Open JingCheng-NOAA opened 5 months ago
The file contains observations: airTemperature, seaSurfaceTemperature, specificHumidity, stationElevation, stationPressure, virtualTemperature, windEastward, windNorthward.
When cropped the data to fit within the model domain, the datatype of 'stationIdentification' @ MetaData group tend out to be 'O'. Not sure if this the correct, because when use 'ncdump' to check the IODA file, it listed as type of 'string'. So manually convert this variable from 'object' into 'string' and write out as NC file. Though the available observation number reduced about 1/3, but the file size increased 3 times due to this variable type change.
First attempt run with the cropped data encountered an error that looking for 'MetaData/stationElevation'. This should be something wrong with JEDI code since the observation NC file does not contain 'MetaData/stationElevation'. 'stationElevation' exists in group 'obsType' and 'obsValue'.
Encountered error in analysis by complaining missing variable "MetaData/stationElevation". The current bufr2ioday.py creates "MetaData/heightOfStation". The python script is modified to change this variable name to "MetaData/stationElevation" so JEDI can recognize the variable. The analysis manage to run through after the change.

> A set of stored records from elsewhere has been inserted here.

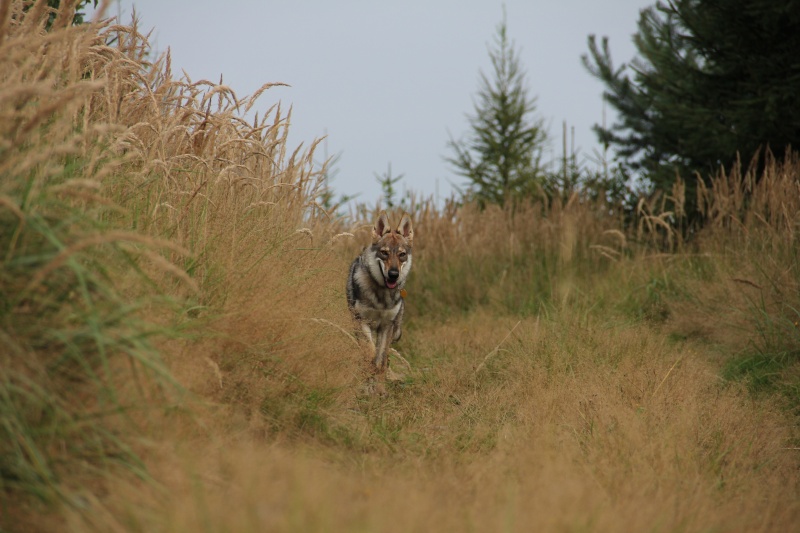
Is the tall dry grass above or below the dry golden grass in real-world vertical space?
above

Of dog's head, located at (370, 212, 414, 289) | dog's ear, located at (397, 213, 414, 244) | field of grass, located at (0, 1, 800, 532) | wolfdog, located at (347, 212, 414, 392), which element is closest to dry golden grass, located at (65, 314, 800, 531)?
field of grass, located at (0, 1, 800, 532)

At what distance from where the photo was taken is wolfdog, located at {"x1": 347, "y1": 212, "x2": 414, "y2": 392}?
6680 millimetres

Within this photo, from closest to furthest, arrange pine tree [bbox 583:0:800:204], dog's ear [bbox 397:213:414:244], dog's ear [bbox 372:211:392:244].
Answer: dog's ear [bbox 372:211:392:244] < dog's ear [bbox 397:213:414:244] < pine tree [bbox 583:0:800:204]

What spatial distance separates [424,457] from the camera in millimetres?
3891

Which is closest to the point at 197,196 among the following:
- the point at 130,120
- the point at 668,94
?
the point at 130,120

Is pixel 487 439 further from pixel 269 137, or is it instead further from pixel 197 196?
pixel 269 137

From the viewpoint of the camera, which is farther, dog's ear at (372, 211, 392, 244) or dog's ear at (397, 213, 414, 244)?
dog's ear at (397, 213, 414, 244)

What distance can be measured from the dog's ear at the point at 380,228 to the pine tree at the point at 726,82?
5.87 meters

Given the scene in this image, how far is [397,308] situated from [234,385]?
321 centimetres

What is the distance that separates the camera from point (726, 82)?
12.4 m

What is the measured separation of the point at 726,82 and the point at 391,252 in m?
8.64

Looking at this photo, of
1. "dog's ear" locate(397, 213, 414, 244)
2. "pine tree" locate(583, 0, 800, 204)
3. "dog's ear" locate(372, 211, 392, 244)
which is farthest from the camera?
"pine tree" locate(583, 0, 800, 204)

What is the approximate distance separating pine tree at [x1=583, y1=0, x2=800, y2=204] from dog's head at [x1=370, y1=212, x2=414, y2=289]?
19.2ft

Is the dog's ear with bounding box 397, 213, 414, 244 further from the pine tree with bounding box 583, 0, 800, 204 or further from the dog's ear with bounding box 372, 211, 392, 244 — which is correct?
the pine tree with bounding box 583, 0, 800, 204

Three variables are simulated [stationPressure, airTemperature, specificHumidity]
Though hofx0 and OMBG looks reasonable, the increment is all 0 and it seems like all the observations are marked as missing Value according to the log file. However, the latest test removing all the observation filter still have the same result. None of the observations are used in the analysis.
The 0 increment is due to lack of observation error information. Use gdas issue#82 as a reference to modify the YAML file by adding in and inflating the observation errors.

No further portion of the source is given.